Ehemalige Abgeordnete leben wie die ganze Gesellschaft im Durchschnitt immer länger; das ist ein erfreulicher Vorgang. Ohne die heutige Änderung

droht daraus den Bezügen aus dem Versorgungswerk das beschriebene Abfallen. Das ist auch im angemessenen Vergleichsblick auf kommunale Wahlbeamte in Gemeinden und Städten und ihre Versorgungsbezüge bedeutsam. Es gilt erst recht im Vergleich mit anderen Flächenlandparlamenten, die ihre MdL im Alter deutlich besserstellen als wir. Dieser Rückstand bleibt allerdings auch in Zukunft.
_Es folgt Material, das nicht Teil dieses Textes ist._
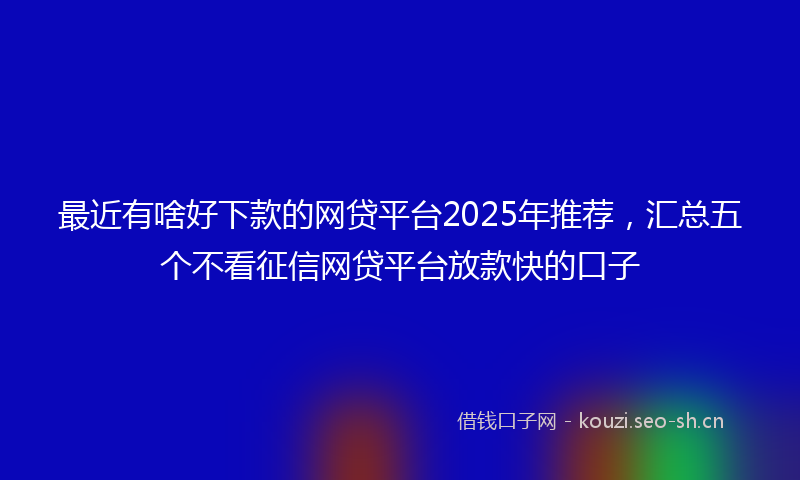 最近有啥好下款的网贷平台2025年推荐，汇总五个不看征信网贷平台放款快的口子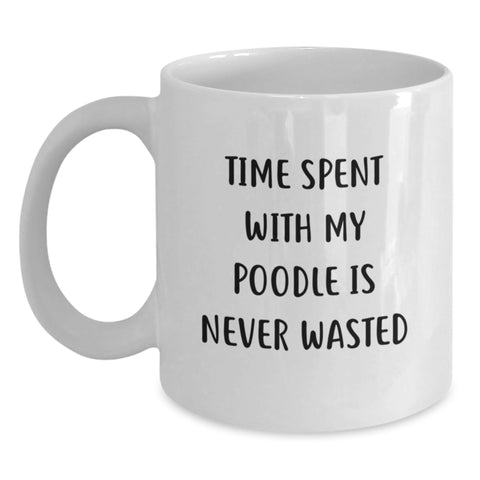 Image of Poodle Dog Lover Gifts from Men, Women, or Friends - Funny Quote White Coffee Mug for Poodle Dog, Women, Men, or Family Members - Valentine's Unique Gifts - Main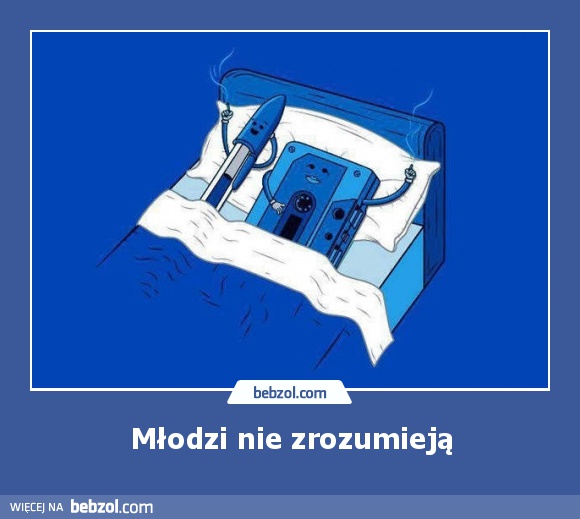 Młodzi nie zrozumieją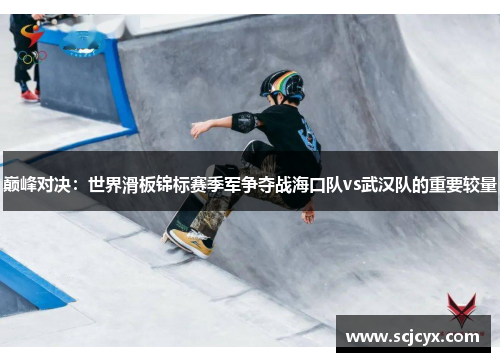 巅峰对决：世界滑板锦标赛季军争夺战海口队vs武汉队的重要较量
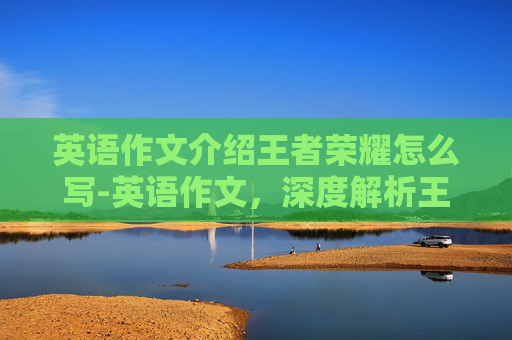 英语作文介绍王者荣耀怎么写-英语作文，深度解析王者荣耀——一款现象级团队协作游戏的魅力与价值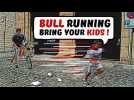 Bull Running, Bring Your Kids!
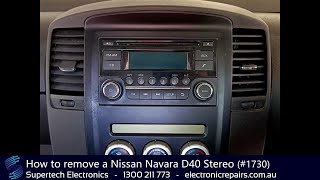 How to remove a Nissan Navara D40 Stereo 1730 [upl. by Marilyn]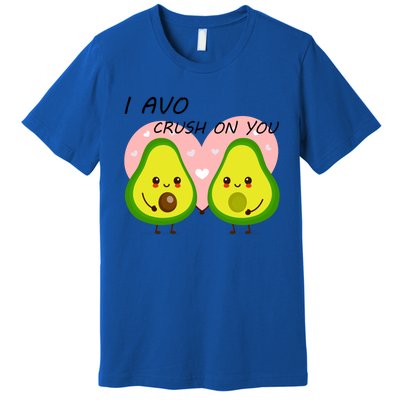 I Avo Crush On You Valentine And Love Adorable Avocado Funny Gift Premium T-Shirt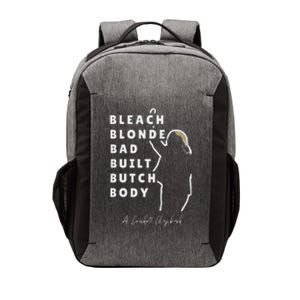 Bleach Blonde Bad Built Butch Body Vector Backpack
Der Gesetzentwurf bedeutet nicht 500 € mehr verfügbares Geld. Er bedeutet auch nicht 500 € mehr an künftiger Rente, wie es teilweise missverstanden wird. Unmittelbar kommt es zu Steuerabzügen zwischen 60 € und 200 €. Ich spiele das nicht als Opfer hoch. Es ist aber ein spürbarer Beitrag für die stabile Zukunft unserer verpflichtenden Altersvorsorge.